When we eat lots of fat it teaches our bodies how to burn fat rather than sugar. There can be a bit of a transition period when we are teaching our bodies to do this. When we start eating lots of fat we start to deprive our body of glucose and it is forced to convert to burning fat, but it does this gradually. While doing this we also start to make ketones as a by-product of fat burning, which your body can also use as fuel. Your brain likes to use ketones as fuel and after about 3 days your brain starts burning about 25% ketones, (14) and after about 4 days this can go up to about 70%. (15) The point is that it can take a week, for some people longer, for your body to make the switch over to burning fatty acids and ketones.

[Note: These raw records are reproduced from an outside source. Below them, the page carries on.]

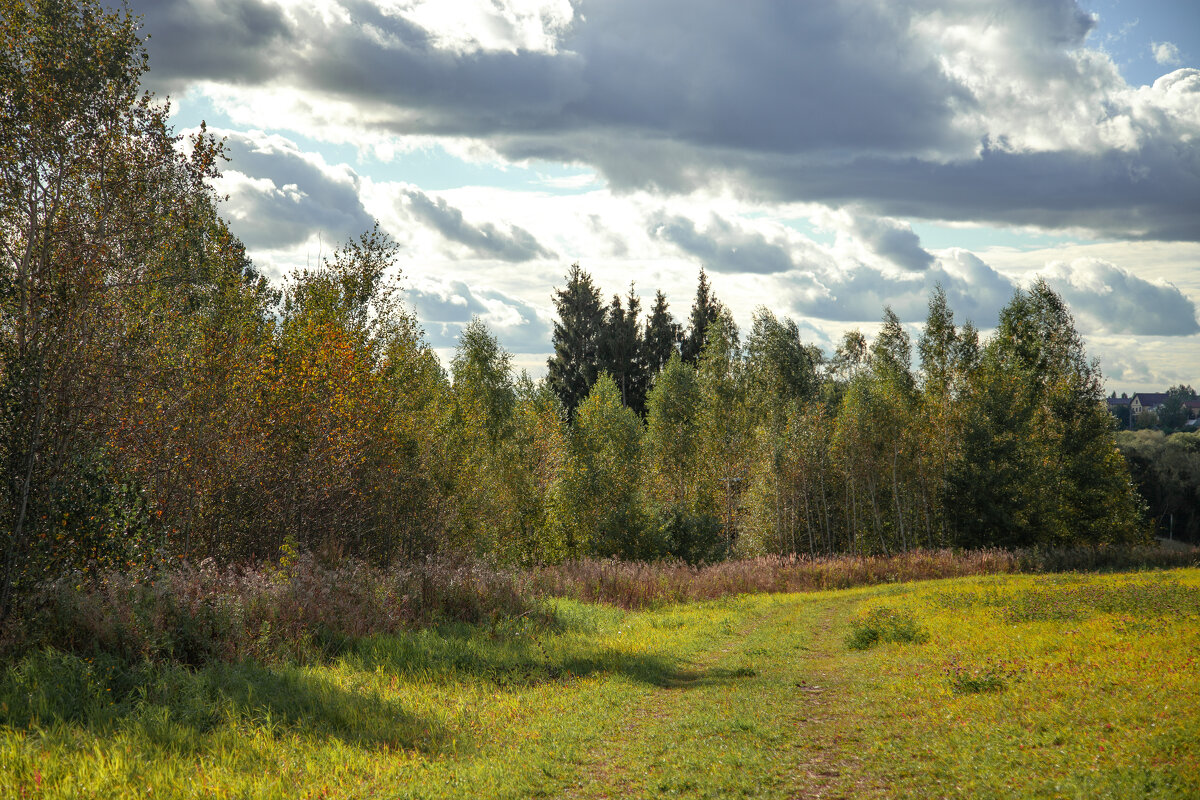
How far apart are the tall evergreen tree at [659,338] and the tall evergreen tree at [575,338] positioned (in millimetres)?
5561

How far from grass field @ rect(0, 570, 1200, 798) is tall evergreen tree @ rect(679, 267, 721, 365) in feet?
180

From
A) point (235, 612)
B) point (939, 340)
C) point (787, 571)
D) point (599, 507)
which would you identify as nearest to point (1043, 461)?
point (939, 340)

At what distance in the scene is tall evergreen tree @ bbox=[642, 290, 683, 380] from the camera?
70.4 metres

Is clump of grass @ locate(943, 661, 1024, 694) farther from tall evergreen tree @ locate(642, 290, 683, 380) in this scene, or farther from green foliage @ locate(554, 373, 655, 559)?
tall evergreen tree @ locate(642, 290, 683, 380)

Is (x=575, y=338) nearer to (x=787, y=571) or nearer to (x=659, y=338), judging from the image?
(x=659, y=338)

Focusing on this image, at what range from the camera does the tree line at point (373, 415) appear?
12.1 metres

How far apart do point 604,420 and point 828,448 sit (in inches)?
545

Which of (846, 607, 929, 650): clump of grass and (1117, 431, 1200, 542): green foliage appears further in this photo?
(1117, 431, 1200, 542): green foliage

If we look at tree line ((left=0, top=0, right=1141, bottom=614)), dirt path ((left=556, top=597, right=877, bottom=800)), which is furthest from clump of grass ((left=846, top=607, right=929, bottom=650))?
tree line ((left=0, top=0, right=1141, bottom=614))

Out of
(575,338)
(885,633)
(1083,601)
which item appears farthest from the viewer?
(575,338)

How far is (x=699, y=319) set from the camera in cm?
6938

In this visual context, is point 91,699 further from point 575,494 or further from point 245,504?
point 575,494

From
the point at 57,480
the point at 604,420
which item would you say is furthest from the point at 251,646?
the point at 604,420

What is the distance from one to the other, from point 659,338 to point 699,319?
14.1 ft
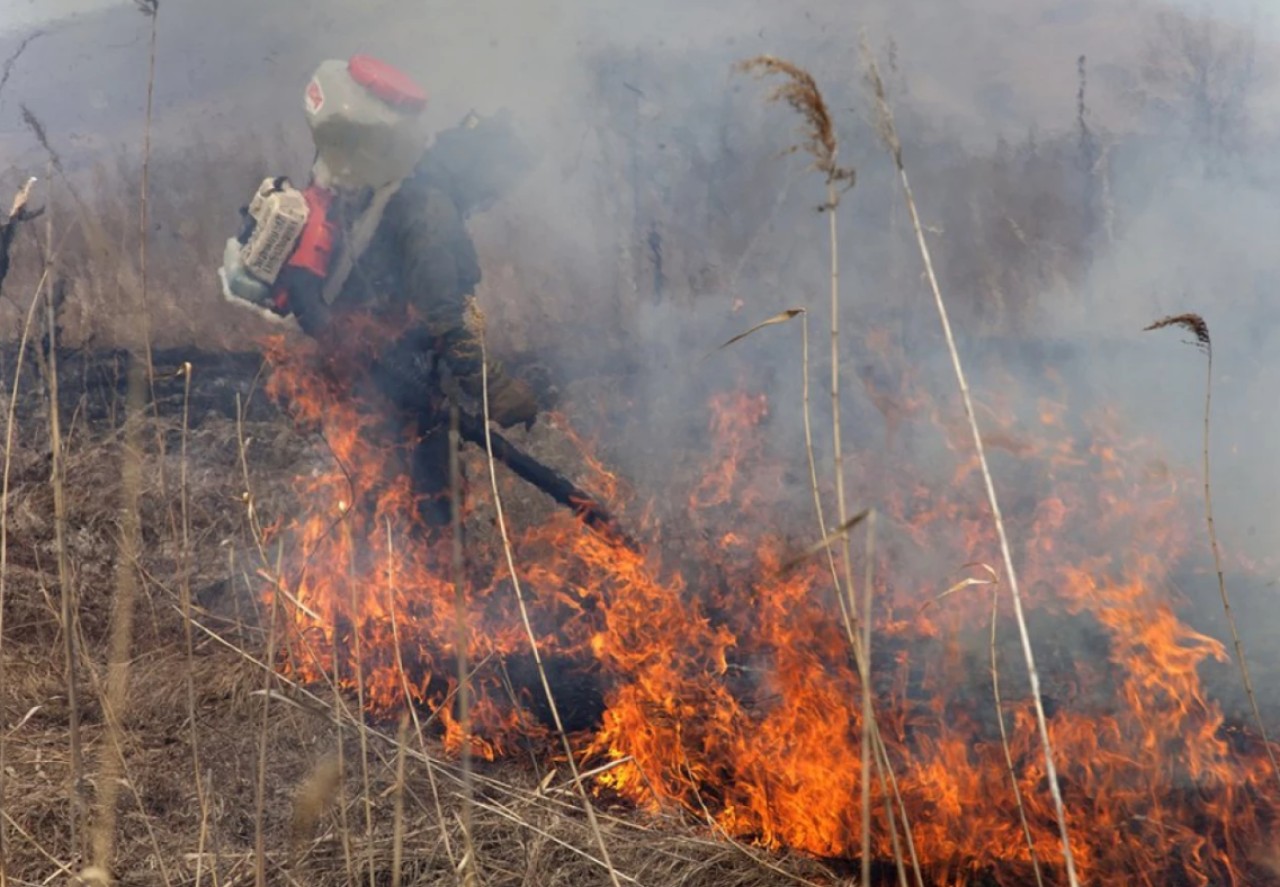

Ketogenic diets, or high fat diets that produce ketones, are all the rage these days in the health world and rightfully so. The benefits people are seeing from these diets cannot be ignored. Ketogenic diets have been shown to increase your internal production of antioxidants, (16) decreased pain in those with arthritis, (17) significantly improve symptoms in neurodegenerative diseases, (18) and increase overall longevity! (19,20)
More relevant to our discussion, when we look at the effects of a ketogenic diet on the heart we continue to see the benefits. This is no surprise as 70% of our hearts fuel comes from fat burning (21) and the efficiency of the heart muscle is increase by 28% once we convert to fat burning and our body is providing the heart ketones as well. (22) We have discussed how the research on high fat diets show no correlation to heart disease, but high fat diets are actually protective against heart disease.